Già in un’occasione avevo spiegato che la democrazia dal basso tanto millantata da Grillo nel M5S non era tale, se confrontavamo alcune caratteristiche del movimento ai veri movimenti a democrazia diretta che esistevano nel nord Europa (e anche in quel caso, nessuna smentita delle mie parole, ma solo insulti).
Quello che vorrei far capire agli amici del Movimento Cinque Stelle (che come lista ho pure votato alle amministrative di Milano l’anno scorso, pur votando per Pisapia sindaco) è che finché loro lavorano (e anche bene, si guardi l’ottimo lavoro di Mattia Calise in Consiglio Comunale) e poi Grillo con le sue sparate, chessò, sulla mafia, sul voto agli immigrati, sui complotti contro la Lega, distrugge quello che riescono a costruire, bhè, insomma, il problema si pone. Perché la figura che ci fanno non è dissimile a quella dei tanti militanti degli altri partiti che, poveri, devono continuamente subire le giravolte e gli errori madornali della propria dirigenza (si pensi alla sofferente base del PD con i pubblici elogi della Finocchiaro alla Fornero sulla pessima riforma del lavoro).
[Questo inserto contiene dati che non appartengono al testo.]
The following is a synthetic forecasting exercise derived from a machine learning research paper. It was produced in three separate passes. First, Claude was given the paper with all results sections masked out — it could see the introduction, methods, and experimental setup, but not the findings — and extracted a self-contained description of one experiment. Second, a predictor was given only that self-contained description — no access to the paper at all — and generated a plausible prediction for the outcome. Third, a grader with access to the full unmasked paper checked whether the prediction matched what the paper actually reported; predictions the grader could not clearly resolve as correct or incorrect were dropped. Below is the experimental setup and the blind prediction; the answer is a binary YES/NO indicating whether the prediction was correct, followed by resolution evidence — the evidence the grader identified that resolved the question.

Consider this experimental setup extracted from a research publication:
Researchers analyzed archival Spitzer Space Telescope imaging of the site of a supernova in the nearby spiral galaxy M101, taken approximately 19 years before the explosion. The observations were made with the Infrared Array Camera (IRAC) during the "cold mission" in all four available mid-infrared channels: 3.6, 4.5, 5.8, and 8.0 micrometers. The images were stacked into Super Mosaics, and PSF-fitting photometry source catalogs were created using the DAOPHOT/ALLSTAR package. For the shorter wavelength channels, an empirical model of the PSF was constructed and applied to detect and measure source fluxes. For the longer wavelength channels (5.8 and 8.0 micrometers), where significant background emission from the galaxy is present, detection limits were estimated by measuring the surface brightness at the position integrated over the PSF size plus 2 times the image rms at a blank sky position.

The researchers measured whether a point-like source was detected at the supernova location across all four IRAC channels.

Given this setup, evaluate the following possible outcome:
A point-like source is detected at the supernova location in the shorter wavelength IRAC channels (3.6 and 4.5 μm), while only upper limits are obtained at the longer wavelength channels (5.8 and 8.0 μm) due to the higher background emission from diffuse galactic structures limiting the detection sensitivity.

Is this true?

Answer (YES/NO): YES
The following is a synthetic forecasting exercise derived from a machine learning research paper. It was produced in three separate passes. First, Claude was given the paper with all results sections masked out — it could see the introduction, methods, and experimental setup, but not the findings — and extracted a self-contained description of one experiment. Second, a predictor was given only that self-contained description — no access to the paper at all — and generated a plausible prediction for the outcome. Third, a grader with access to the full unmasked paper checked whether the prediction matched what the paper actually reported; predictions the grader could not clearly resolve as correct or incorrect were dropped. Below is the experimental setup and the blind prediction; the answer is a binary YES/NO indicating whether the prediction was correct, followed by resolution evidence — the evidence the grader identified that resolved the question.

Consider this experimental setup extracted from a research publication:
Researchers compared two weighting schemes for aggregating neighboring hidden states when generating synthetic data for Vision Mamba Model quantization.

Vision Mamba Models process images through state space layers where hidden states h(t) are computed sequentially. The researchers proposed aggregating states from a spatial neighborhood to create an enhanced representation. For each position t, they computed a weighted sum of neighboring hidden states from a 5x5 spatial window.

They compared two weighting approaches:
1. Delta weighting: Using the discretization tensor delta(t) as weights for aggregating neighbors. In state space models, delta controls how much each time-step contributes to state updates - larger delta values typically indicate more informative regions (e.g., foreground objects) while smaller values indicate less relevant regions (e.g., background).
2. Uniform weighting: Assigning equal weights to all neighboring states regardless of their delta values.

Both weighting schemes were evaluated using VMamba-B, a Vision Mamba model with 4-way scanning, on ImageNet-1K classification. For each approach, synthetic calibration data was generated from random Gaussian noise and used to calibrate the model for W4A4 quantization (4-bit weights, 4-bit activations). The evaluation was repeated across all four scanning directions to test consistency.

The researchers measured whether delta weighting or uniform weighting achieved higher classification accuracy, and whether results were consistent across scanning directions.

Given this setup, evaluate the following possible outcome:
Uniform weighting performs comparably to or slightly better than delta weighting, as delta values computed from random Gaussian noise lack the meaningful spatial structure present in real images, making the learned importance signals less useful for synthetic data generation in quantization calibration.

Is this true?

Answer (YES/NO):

Se è vero poi che di squadracce para-fasciste a cinque stelle in giro non se ne sono viste, come si possono definire, appunto, i gruppuscoli organizzati di persone che vanno contro chi manifesta il proprio dissenso, insultandolo, diffamandolo, irridendolo alla stessa maniera con cui venivano irrisi in Parlamento antifascisti come Gramsci, Matteotti e Pertini da Mussolini e soci? Non è squadrismo 2.0 quello? Certo che lo è.
Per carità, non è presente solo nel Movimento Cinque stelle: è caratteristica comune alla maggioranza dei militanti trinariciuti presenti in ogni dove. Ma i 5 Stelle non dovrebbero essere diversi? La diversità comunista di uomini politici come Berlinguer, Pajetta, Ingrao, era dovuta a questo: ogni loro atto in pubblico come nel privato era finalizzato a dare l’esempio ai propri compagni, che di riflesso si comportavano allo stesso modo.
Per concludere, come diceva Enzo Biagi, la colpa non è dello specchio, ma di chi ci sta davanti. Se lor signori non si piacciono o pensano che lo specchio deformi l’immagine, non lo rompano scaraventandogli addosso una miriade di insulti, ma si fermino ad argomentare. Noi lo sforzo lo facciamo, possono farlo anche loro. O ci tengono proprio ad omologarsi ai militanti degli altri partiti?